PAGE

Oligonucleotides are assembled via solid-phase synthesis. In that way, nucleotides are attached according to the sequence of choice leading to chain growth. It is generally accepted that chemical reactions never reach 100% conversion. However, in state-of-the-art oligonucleotide synthesis, coupling yields of up to 99.5% are achieved. With the unreacted 0.5% of the strands, chain assembly stops and truncated sequences form as side products.
Depending on the intended application, it is advantageous to remove these shorter sequences from the full-length product. Therefore, Microsynth offers various types of purification methods.

Overview

PAGE Purification

Polyacrylamide gel electrophoresis (PAGE) purification is generally speaking necessary for long oligos (>50 bases) and for all those primers with critical 5' sequences (restriction endonuclease sites, RNA promoters). It is the best method for differentiating full-length oligos from aborted sequences (n-1 oligos), based on size, conformation, and charge. PAGE purification has an excellent resolution and yields a product that is, on average, ≥95% pure. In this context, it is important to note that the purity level declines with the increasing length of the oligonucleotide, and this is particularly true for oligos up to 120 bases. PAGE purification is highly recommended for sensitive experiments such as cloning, mutagenesis, DNA fingerprinting, in situ hybridization, gene synthesis, etc.

Potential Applications:

Molecular cloning
Mutagenesis
DNA fingerprinting
In situ hybridization
Gene synthesis

DNA Yields

PAGE Purified DNA Oligos

Synthesis scale¹	Length Restriction	Guaranteed Yield²		Production Time [wd]
Synthesis scale¹	Length Restriction	[OD260]	[nmol]³	Production Time [wd]
Genomics	not available
0.04 µmol	13 - 80	0.5	2.5	2
0.2 µmol	8 - 80 81 - 150⁴	2 0.5	10 2.5	2
1.0 µmol	8 - 80	7	35	2
15 µmol	not available

¹ The synthesis scale represents the initial amount of 3' bases (starting material).

²Our guaranteed and average yields are measured in OD and are valid only for unmodified oligos >20mer.

³ Yields indicated in nmol represent an example calculation for a 20mer. For this calculation the following rule of thumb equation was applied: nmol of oligo = OD x 100/length of oligo. Please note that this calculation is based on sequences with virtually homogenous distribution of the 4 DNA bases; it may vary for sequences with high GC contents >70% etc.

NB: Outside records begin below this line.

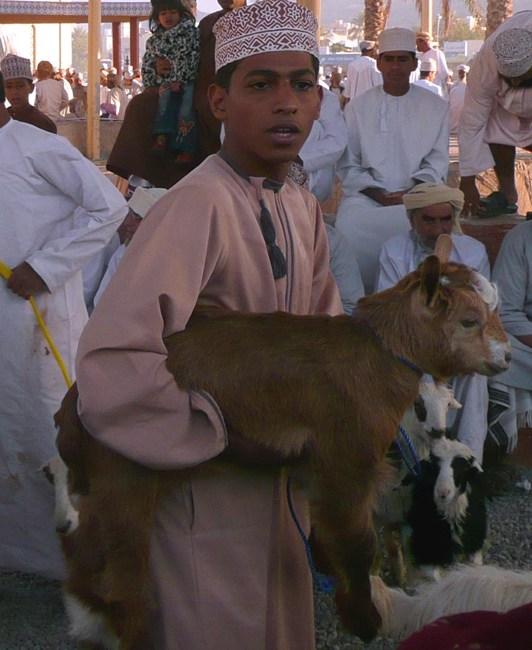 Oman Linsbauer 2-3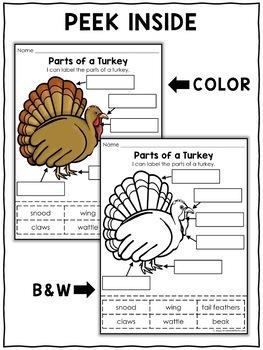 Vocabulary Activity - Parts of a Turkey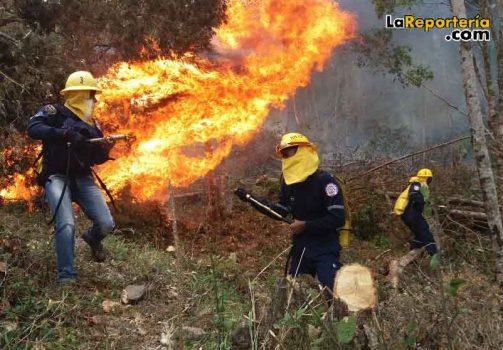 Atención de bomberos en control de incendios forestales.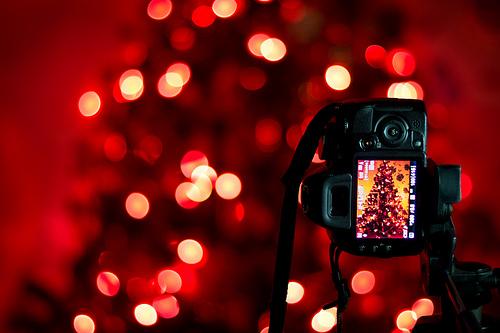 Nikon D3100 Dijital SLR ile Çekilmiş En Güzel Fotoğraflar
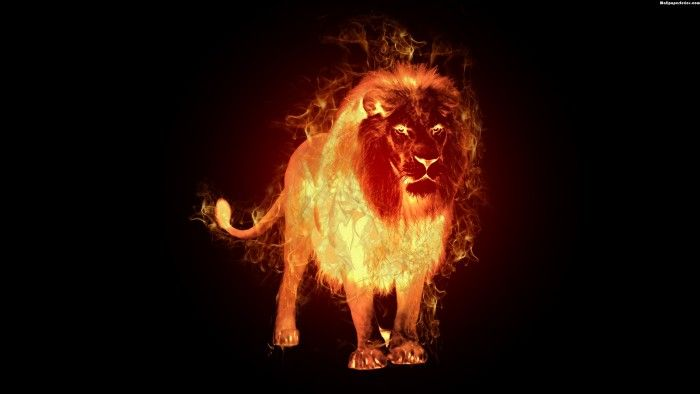 Fire Lion Wallpaper
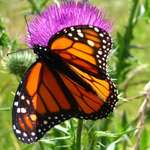 Monarch on Thistle 1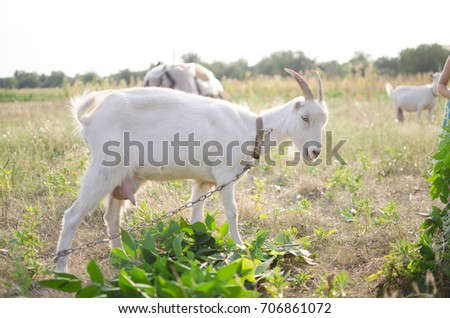 Cute goat on the pasture. Domestic animal on the farm.
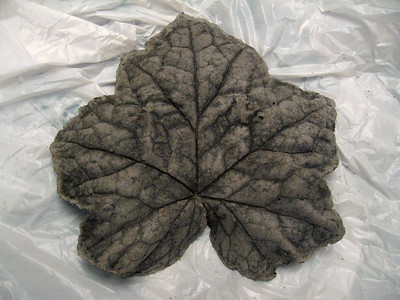 Cast Leaf #3 - Heuchera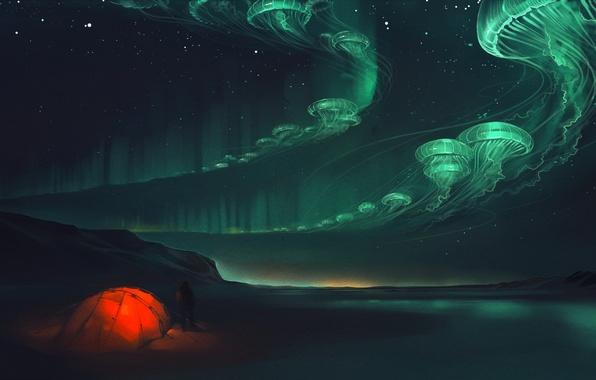 Картинка ночь, сияние, медузы, палатка, art
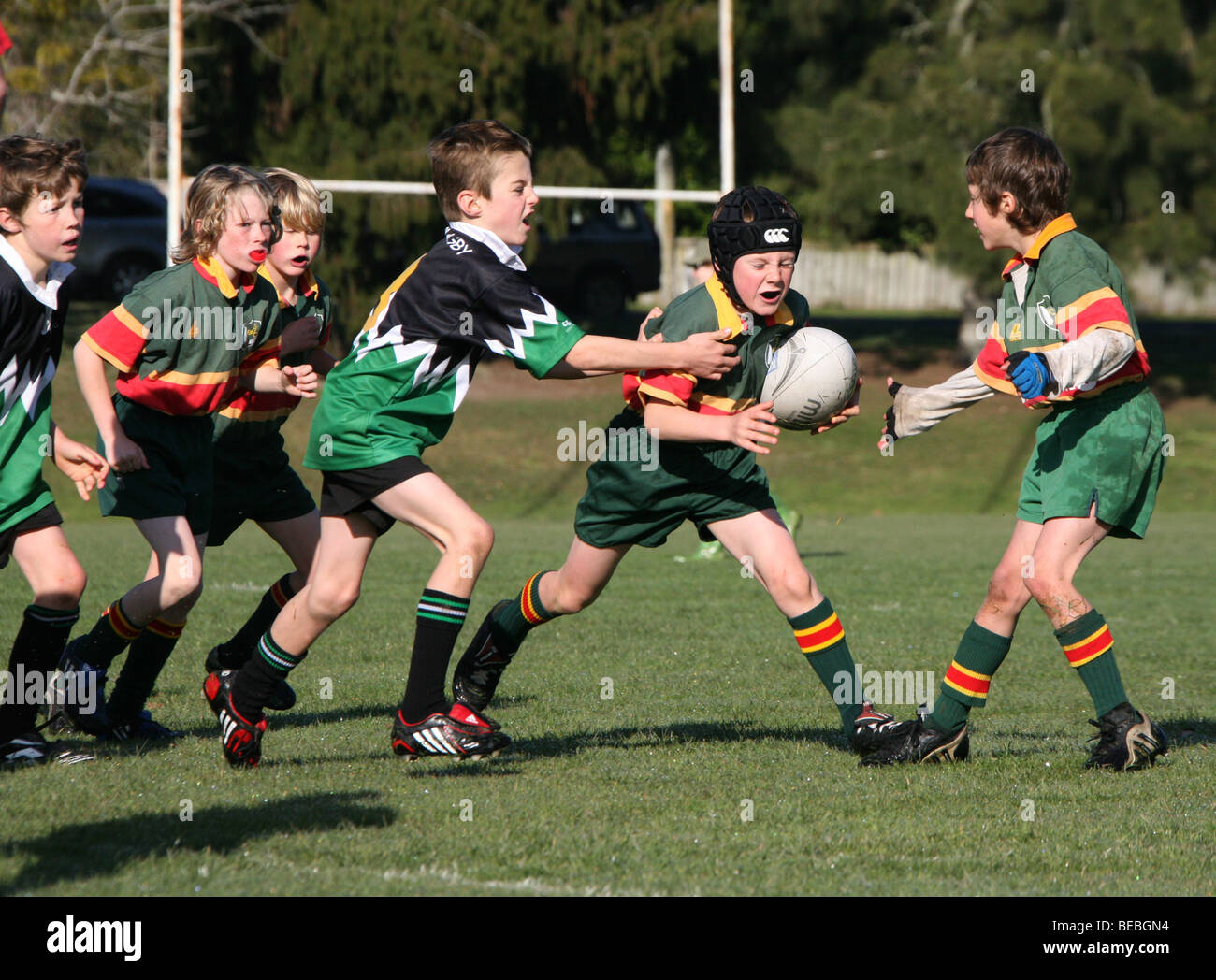 Young boys play rugby union in New Zealand - Stock Image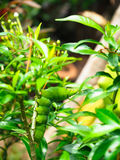 Caterpillar na małym drzewnym widoku Zdjęcia Stock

⁴ Oligos longer than 150 DNA bases on request (we would like to discuss the proposed experiment/application with you beforehand in order to guarantee the best possible outcome)

⁵ Yields indicated in nmol represent an example calculation for a 60 nt DNA Oligo. Formula: nmol= OD*100/length of the Oligo

RNA Yields

PAGE Purified RNA Oligos

Synthesis scale¹	Length Restriction	Guaranteed Yield²		Production Time [wd]
Synthesis scale¹	Length Restriction	[OD260]	[nmol]³	Production Time [wd]
Genomics	not available
0.04 µmol	not available
0.2 µmol	10 - 50	1	5	2
1.0 µmol	10 - 50	6	30	2
15 µmol	not available

¹ The synthesis scale represents the initial amount of 3' bases (starting material).

² Our guaranteed and average yields are measured in OD and are valid only for unmodified oligos >20 and <40 nucleotides.
³ Yields indicated in nmol represent an example calculation for a 20mer. For this calculation the following rule of thumb equation was applied: nmol of oligo = OD x 100/length of oligo. Please note that this calculation is based on sequences with virtually homogenous distribution of the 4 RNA bases.